A pesar de los recursos disponibles y del cobro del Boleto Turístico, que debería destinarse al cuidado y preservación de los patrimonios, los resultados son casi nulos.
Turismo afectado y zonas protegidas en riesgo
El ingreso a Nasca, una zona reconocida por la UNESCO como Patrimonio de la Humanidad, luce completamente descuidado. Los visitantes encuentran acumulación de desmonte, quema de basura y materiales de construcción en áreas que deberían estar bajo protección cultural y ambiental.
Esta situación no solo afecta la imagen de la ciudad, sino que también pone en riesgo el atractivo turístico que genera importantes ingresos a la población.

Cuestionamientos hacia la gestión local
El alcalde Jorge Bravo también ha sido cuestionado por su falta de liderazgo en el impulso del turismo y la preservación del legado cultural.
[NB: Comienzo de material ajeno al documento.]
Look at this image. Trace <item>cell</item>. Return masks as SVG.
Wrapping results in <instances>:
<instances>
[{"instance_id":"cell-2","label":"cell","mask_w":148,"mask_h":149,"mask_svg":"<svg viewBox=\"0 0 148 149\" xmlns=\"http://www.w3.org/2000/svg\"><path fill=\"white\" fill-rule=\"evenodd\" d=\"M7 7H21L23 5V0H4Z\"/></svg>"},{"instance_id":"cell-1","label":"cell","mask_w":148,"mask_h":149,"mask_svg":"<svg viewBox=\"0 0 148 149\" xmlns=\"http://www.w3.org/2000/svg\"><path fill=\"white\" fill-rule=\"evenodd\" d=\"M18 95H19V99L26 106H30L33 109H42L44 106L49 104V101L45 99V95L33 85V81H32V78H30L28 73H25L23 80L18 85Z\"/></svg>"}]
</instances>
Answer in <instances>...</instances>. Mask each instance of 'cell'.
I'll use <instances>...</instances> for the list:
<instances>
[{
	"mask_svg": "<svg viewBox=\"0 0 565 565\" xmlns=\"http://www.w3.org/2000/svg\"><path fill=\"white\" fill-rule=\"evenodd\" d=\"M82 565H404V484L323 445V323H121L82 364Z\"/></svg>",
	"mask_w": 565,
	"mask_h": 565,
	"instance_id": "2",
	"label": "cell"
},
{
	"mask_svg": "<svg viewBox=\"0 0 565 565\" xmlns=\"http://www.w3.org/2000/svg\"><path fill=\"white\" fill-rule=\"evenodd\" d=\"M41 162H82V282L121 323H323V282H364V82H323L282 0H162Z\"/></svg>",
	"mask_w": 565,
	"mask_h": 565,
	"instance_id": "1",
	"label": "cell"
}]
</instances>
A la fecha, no se conocen proyectos ni programas efectivos que promuevan el cuidado del patrimonio cultural de Nasca o que mejoren la experiencia de los visitantes.
Ciudadanos y especialistas demandan transparencia sobre el uso de los fondos recaudados y una gestión más comprometida con la identidad cultural del distrito.
Exigen acciones inmediatas para proteger el patrimonio
La población pide al Ministerio de Cultura, a la Gerencia de Turismo y a la Municipalidad Provincial de Nasca implementar medidas urgentes para detener el deterioro del patrimonio cultural de Nasca.
Conservar estos sitios no es solo una obligación legal, sino un deber moral con la historia del país y con las futuras generaciones.
Conclusión
El abandono del patrimonio cultural de Nasca es una muestra clara de la desidia institucional.
Es momento de actuar antes de que la indiferencia borre lo que por siglos ha dado identidad y orgullo a los nasqueños.